Since math was never my strong subject, let me throw a few numbers out there and see if they make sense.  From FW's spec page, it burns 18,500 BTUs of gas to make 12,000 BTUs of heat.  That's 65% efficient.  OK, I believe that; an IC engine is supposed to be 20-30% efficient at best.  If it were a 95% efficient boiler, it would take 12,600 BTUs to do the same work, but you are generating 1200 watts of electricity at the same time.  Using $1.50/therm and $0.15/KWH as reasonable fuel costs, it would burn 5900 BTUs additional gas or 0.059 therms costing you 8.85 cents to generate 1200 watts that ordinarily would cost you 18 cents to buy from the utility.  So, you are saving 9.15 cents for every hour it operates.  Right?  Multiply it out and assume it runs continuously from Oct to Apr and you get an annual fuel savings of about $460.  A $20k investment in this generator would take about 43 years to break even at todays energy costs not counting the maintenance on an internal combustion engine.  Am I missing something here?

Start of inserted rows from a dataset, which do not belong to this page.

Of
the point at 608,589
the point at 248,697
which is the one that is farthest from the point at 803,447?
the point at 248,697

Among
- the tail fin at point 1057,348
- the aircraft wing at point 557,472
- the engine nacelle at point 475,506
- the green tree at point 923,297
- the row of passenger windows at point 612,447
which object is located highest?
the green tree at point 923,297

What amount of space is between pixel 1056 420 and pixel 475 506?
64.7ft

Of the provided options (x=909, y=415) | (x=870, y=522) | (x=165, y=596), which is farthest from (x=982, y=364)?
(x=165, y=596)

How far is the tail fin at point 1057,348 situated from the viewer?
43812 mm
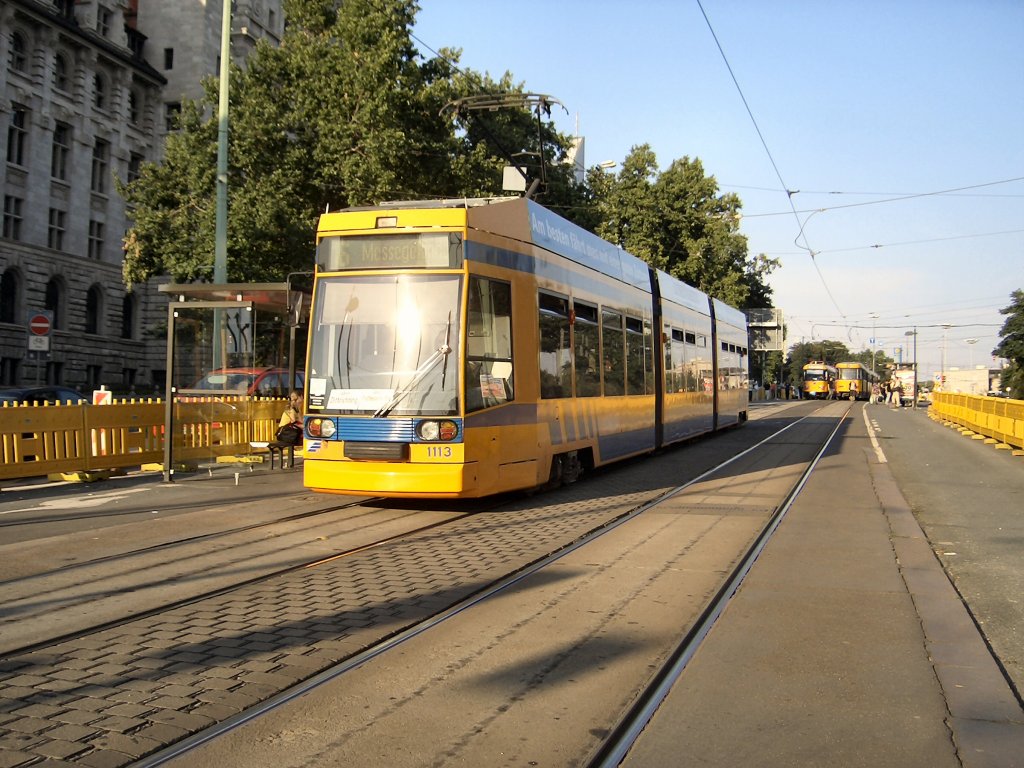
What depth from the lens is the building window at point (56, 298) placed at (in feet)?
157

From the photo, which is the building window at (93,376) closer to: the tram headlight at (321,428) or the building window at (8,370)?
the building window at (8,370)

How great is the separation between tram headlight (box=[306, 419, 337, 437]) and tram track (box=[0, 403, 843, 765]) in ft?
4.91

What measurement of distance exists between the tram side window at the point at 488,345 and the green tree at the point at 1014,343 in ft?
132

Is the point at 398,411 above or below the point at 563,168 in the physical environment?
below

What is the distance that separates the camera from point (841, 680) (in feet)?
16.1

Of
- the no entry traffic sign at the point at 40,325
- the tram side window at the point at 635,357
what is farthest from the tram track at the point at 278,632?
the no entry traffic sign at the point at 40,325

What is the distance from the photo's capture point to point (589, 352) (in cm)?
1307

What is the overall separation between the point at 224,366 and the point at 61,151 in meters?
38.8

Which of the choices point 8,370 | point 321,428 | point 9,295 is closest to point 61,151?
point 9,295

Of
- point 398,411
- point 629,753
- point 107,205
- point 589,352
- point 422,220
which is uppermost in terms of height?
point 107,205

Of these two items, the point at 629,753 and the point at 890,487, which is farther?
the point at 890,487

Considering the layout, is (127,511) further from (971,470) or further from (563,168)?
(563,168)

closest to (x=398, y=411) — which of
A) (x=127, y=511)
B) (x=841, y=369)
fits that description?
(x=127, y=511)

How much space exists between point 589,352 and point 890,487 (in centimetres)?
523
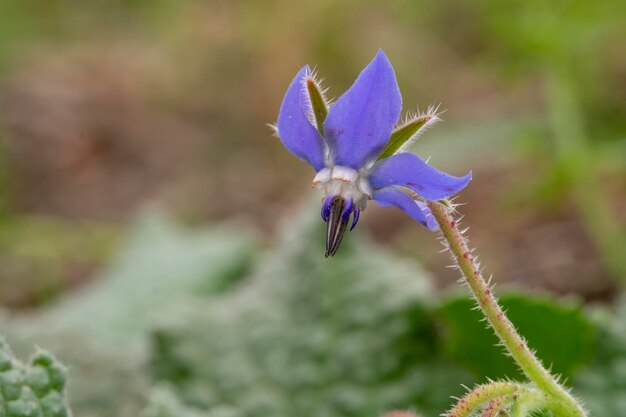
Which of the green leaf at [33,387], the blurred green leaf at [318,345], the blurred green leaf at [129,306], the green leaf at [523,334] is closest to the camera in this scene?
the green leaf at [33,387]

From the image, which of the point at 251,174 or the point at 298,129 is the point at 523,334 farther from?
the point at 251,174

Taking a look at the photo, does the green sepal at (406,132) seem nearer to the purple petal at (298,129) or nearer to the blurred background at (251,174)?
the purple petal at (298,129)

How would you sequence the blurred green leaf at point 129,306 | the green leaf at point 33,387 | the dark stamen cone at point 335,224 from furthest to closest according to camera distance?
the blurred green leaf at point 129,306, the green leaf at point 33,387, the dark stamen cone at point 335,224

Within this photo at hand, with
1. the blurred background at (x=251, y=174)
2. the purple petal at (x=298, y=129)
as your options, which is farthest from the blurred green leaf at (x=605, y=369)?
the purple petal at (x=298, y=129)

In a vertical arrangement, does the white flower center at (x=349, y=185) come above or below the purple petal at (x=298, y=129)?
below

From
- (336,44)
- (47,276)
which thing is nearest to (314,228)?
(47,276)


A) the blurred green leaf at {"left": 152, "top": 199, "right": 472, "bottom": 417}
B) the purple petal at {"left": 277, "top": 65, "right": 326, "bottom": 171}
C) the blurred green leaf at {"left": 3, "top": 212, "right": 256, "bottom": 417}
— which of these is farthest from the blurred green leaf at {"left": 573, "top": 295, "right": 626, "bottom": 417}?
the purple petal at {"left": 277, "top": 65, "right": 326, "bottom": 171}
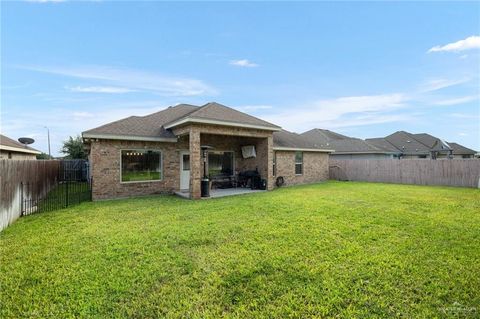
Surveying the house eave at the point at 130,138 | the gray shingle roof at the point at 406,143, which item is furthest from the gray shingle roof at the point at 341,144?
the house eave at the point at 130,138

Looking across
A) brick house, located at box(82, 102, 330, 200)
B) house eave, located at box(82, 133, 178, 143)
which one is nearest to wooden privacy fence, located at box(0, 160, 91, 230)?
brick house, located at box(82, 102, 330, 200)

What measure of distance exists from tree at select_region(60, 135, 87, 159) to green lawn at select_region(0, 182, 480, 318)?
2645cm

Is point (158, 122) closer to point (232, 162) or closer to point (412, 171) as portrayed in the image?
point (232, 162)

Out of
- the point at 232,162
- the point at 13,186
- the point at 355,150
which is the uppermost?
the point at 355,150

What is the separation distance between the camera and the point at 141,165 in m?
11.7

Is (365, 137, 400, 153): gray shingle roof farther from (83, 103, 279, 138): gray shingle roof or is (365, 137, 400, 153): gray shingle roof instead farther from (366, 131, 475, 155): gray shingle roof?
(83, 103, 279, 138): gray shingle roof

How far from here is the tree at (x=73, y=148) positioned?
1186 inches

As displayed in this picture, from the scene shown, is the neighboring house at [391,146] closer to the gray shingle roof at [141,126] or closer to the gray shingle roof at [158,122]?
the gray shingle roof at [158,122]

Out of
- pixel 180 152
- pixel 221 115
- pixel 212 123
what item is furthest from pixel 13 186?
pixel 221 115

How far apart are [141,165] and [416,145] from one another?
1245 inches

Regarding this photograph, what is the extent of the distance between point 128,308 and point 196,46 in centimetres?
1439

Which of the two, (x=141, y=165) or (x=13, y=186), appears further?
(x=141, y=165)

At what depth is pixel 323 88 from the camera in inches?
727

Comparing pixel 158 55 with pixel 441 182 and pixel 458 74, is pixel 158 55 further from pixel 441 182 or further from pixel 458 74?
pixel 441 182
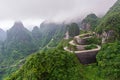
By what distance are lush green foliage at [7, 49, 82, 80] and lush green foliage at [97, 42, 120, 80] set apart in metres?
2.97

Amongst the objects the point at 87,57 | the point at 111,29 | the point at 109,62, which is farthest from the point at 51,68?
the point at 111,29

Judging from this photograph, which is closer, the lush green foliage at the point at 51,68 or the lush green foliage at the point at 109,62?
the lush green foliage at the point at 51,68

I think I'd stick with one of the new modulating condensing boilers for now if I needed to upgrade.  That'll get you 90%+ efficiency on the heat and take your licks on the electricity.  If your BIL's boiler is only 4-5 years old, he isn't going to save much, unless oil shoots back up to $4/gal again.  FWIW, NG isn't dropping off nearly like oil is right now.  It seems to me that there is really no ground breaking technology going on with the Freewatt.  I'm sure there is a proprietary controller, but it is basically an overdesigned liquid cooled generator and a grid tied inverter.  Granted, it has a closed loop fuel system and a catcon, but still...

Much as I admire Honda's engineering, I don't think it will ever pay for itself before it wears out.  43 years makes solar PV look more attractive, even in a less than perfect setup in New England!

Comments?

Chris


----------